== What you have to do ==
Under this line is some data; print exactly the lines from the one containing "マリッジトキシン 第132話 - 14" through its last line, without pictures.

== Data for processing ==
━━━━━━━━━━━━━━━━
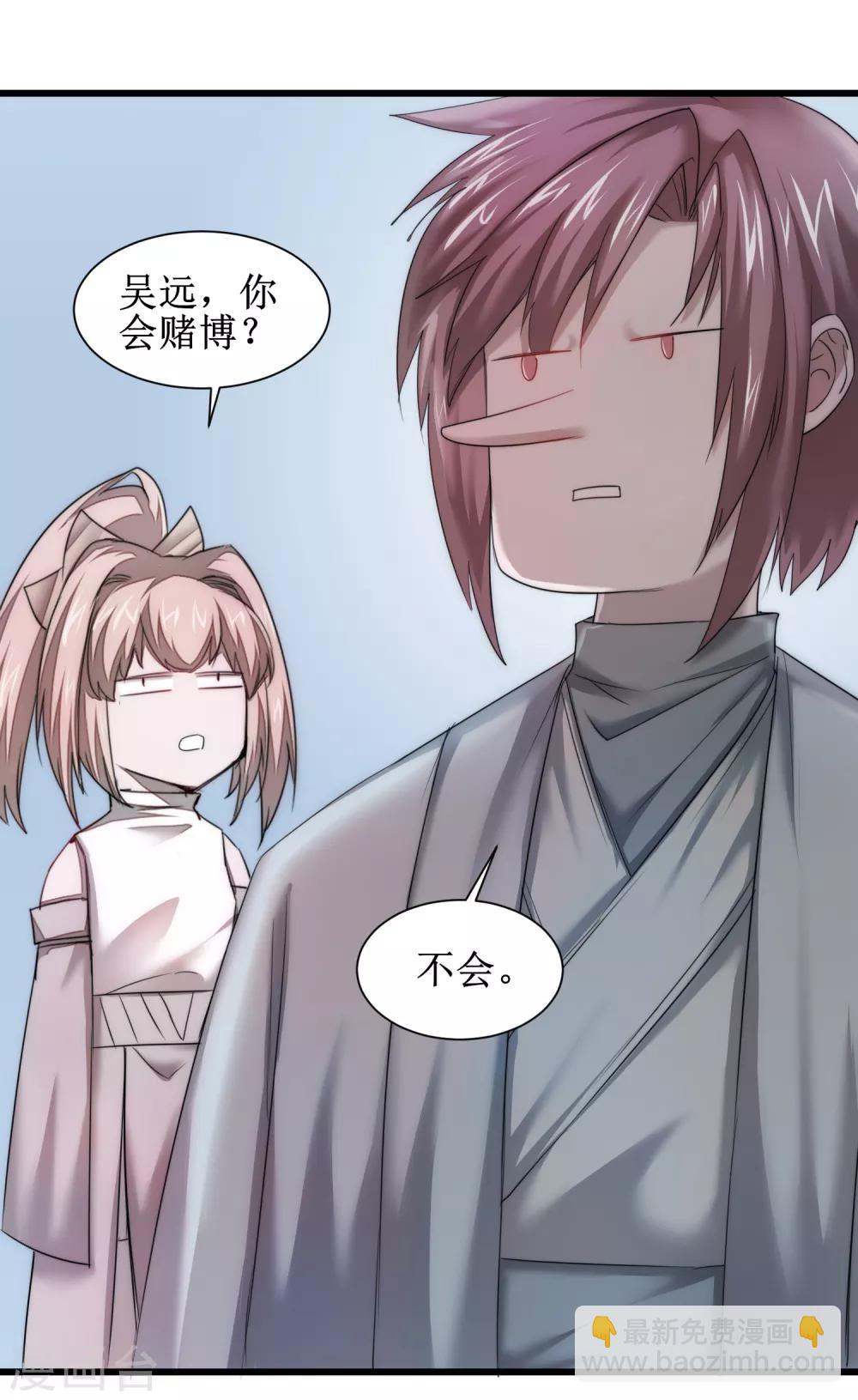 第100话 赌场风云14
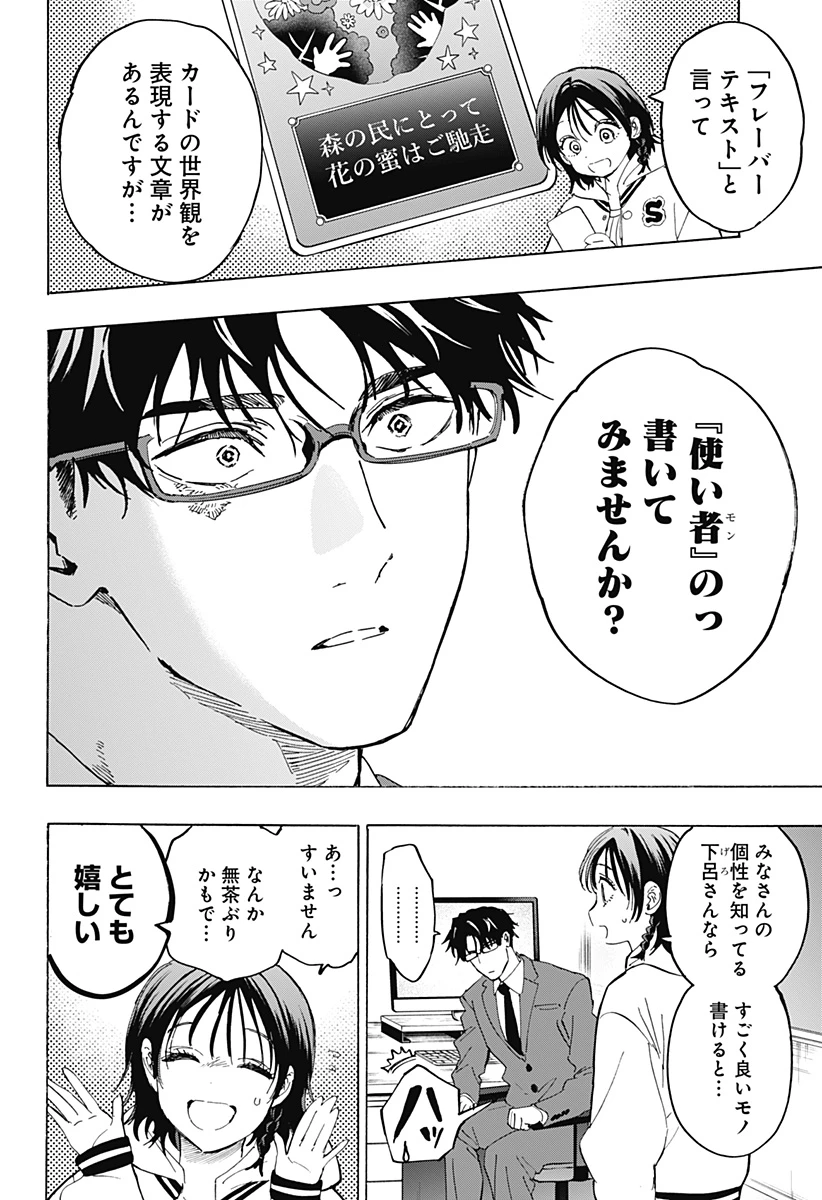 マリッジトキシン 第132話 - 14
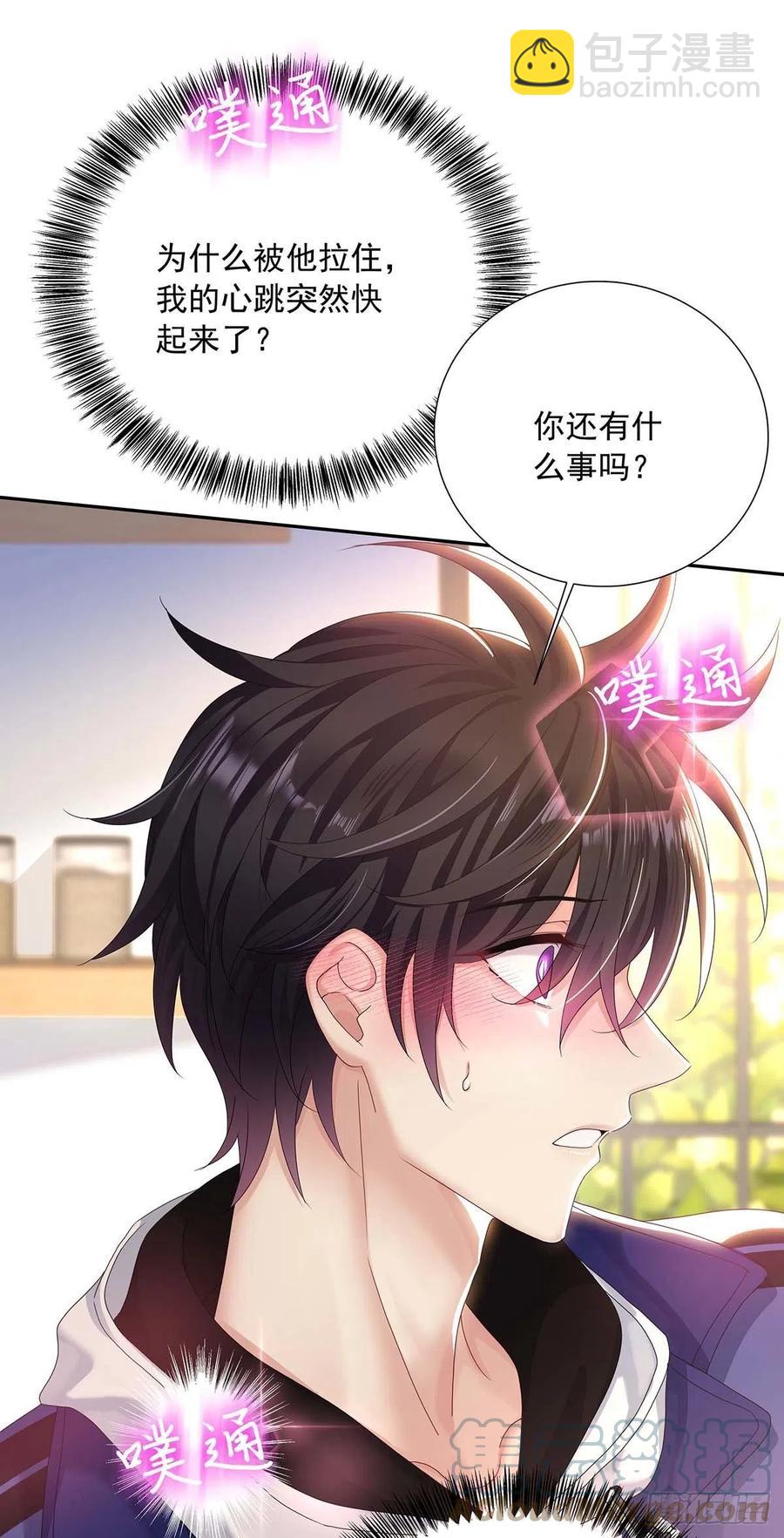 第31话 囚笼-第33话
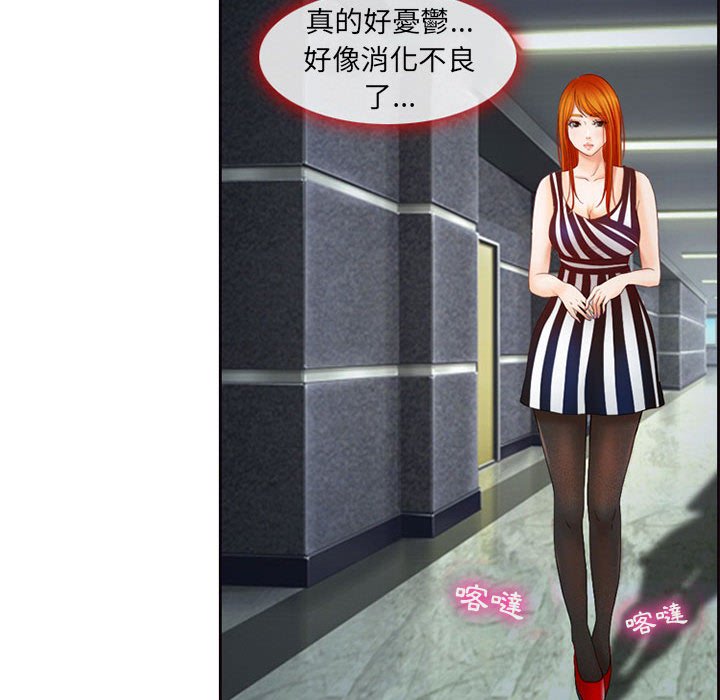 神之嗓音 第5章 第114页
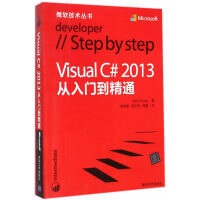 Visual C# 2013从入门到精通(微软技术丛书)pdf下载pdf下载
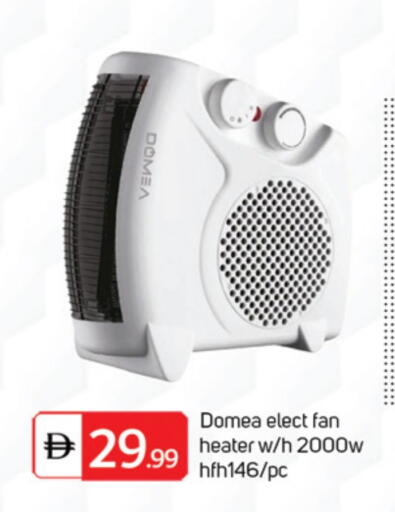 available at سوق طلال in الإمارات العربية المتحدة , الامارات - أبو ظبي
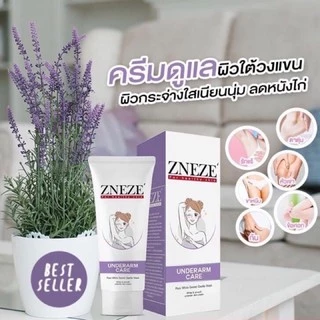 ZNEZE 💜 ครีมทารักแร้ขาว🐢หายดำ&ดับกลิ่น🐢 ใช้ใต้วงแขนข้างละเม็ดถั่วเขียว 7-14 วันรู้เรื่องกระจ่างใสขึ้น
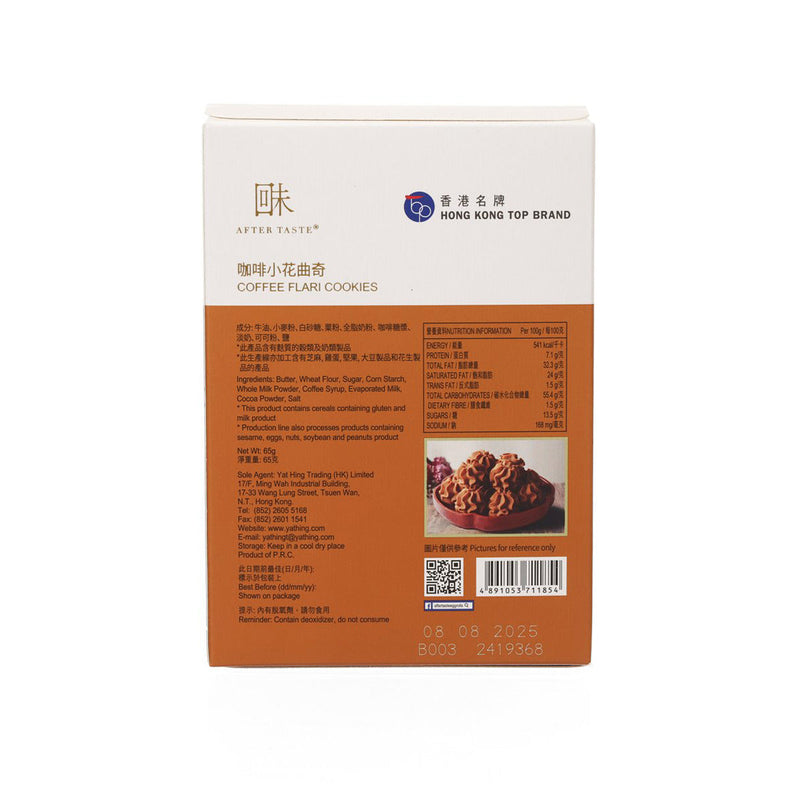 AFTER TASTE Delicate - Coffee Flari Cookies  (65g)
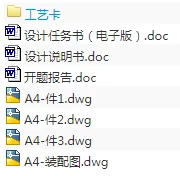 1708669108772029.webp image.webp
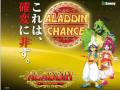 CRアラジンディスティニー　V当たりラウンド曲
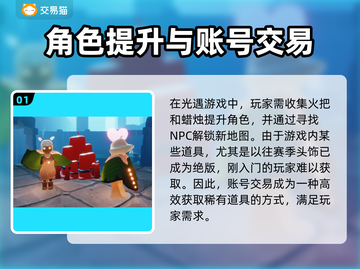 光遇账号交易🔥安全平台推荐，玩家必看！截图2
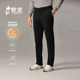 极夜黑色商务定制西裤 男秋冬新款 北极绒保暖 欧定头等舱休闲裤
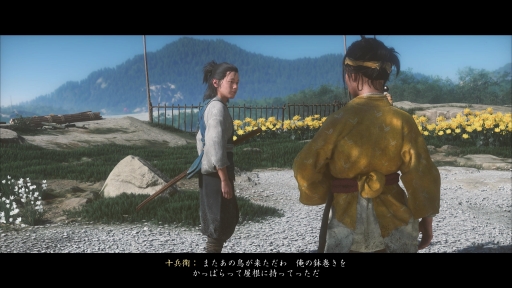 画像ギャラリー No.021のサムネイル画像 / 「Ghost of Yōtei」で力強く描かれるのは,北の荒野の復讐譚――シンプルかつ痛快な剣劇と静かな趣が共に息づく時代劇アクション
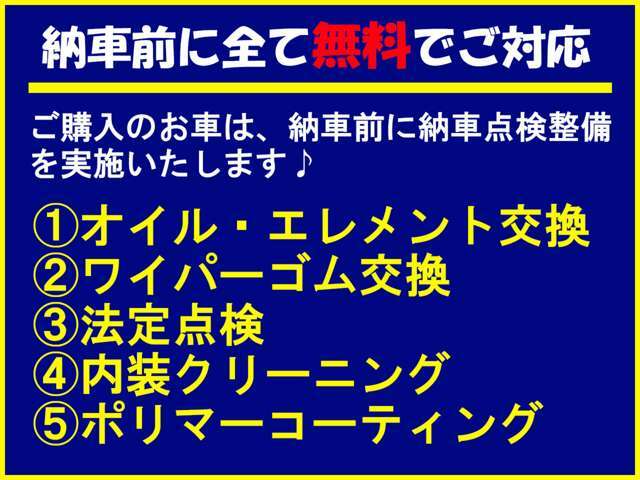 当社では、お客様に安心して中古車を買っていただくために、色々なサービスが御座います！！当社のモットーはお客様第一です！！ご不明な点が御座いましたらお気軽にお問い合わせ下さいませ（＾＾）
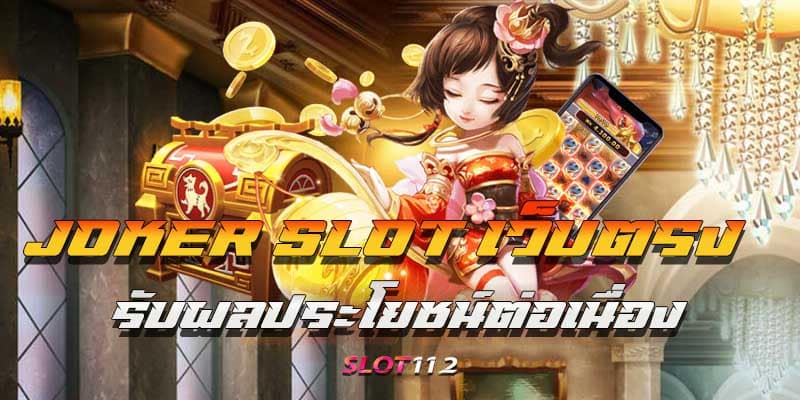 joker slot เว็บตรง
━━━━━━━━━━━━━━━━
== Exercise output ==
 マリッジトキシン 第132話 - 14
 第31话 囚笼-第33话
 神之嗓音 第5章 第114页
 Visual C# 2013从入门到精通(微软技术丛书)pdf下载pdf下载
 available at سوق طلال in الإمارات العربية المتحدة , الامارات - أبو ظبي
 ZNEZE 💜 ครีมทารักแร้ขาว🐢หายดำ&ดับกลิ่น🐢 ใช้ใต้วงแขนข้างละเม็ดถั่วเขียว 7-14 วันรู้เรื่องกระจ่างใสขึ้น
 AFTER TASTE Delicate - Coffee Flari Cookies  (65g)
 1708669108772029.webp image.webp
 CRアラジンディスティニー　V当たりラウンド曲
 光遇账号交易🔥安全平台推荐，玩家必看！截图2
 极夜黑色商务定制西裤 男秋冬新款 北极绒保暖 欧定头等舱休闲裤
 画像ギャラリー No.021のサムネイル画像 / 「Ghost of Yōtei」で力強く描かれるのは,北の荒野の復讐譚――シンプルかつ痛快な剣劇と静かな趣が共に息づく時代劇アクション
 当社では、お客様に安心して中古車を買っていただくために、色々なサービスが御座います！！当社のモットーはお客様第一です！！ご不明な点が御座いましたらお気軽にお問い合わせ下さいませ（＾＾）
 joker slot เว็บตรง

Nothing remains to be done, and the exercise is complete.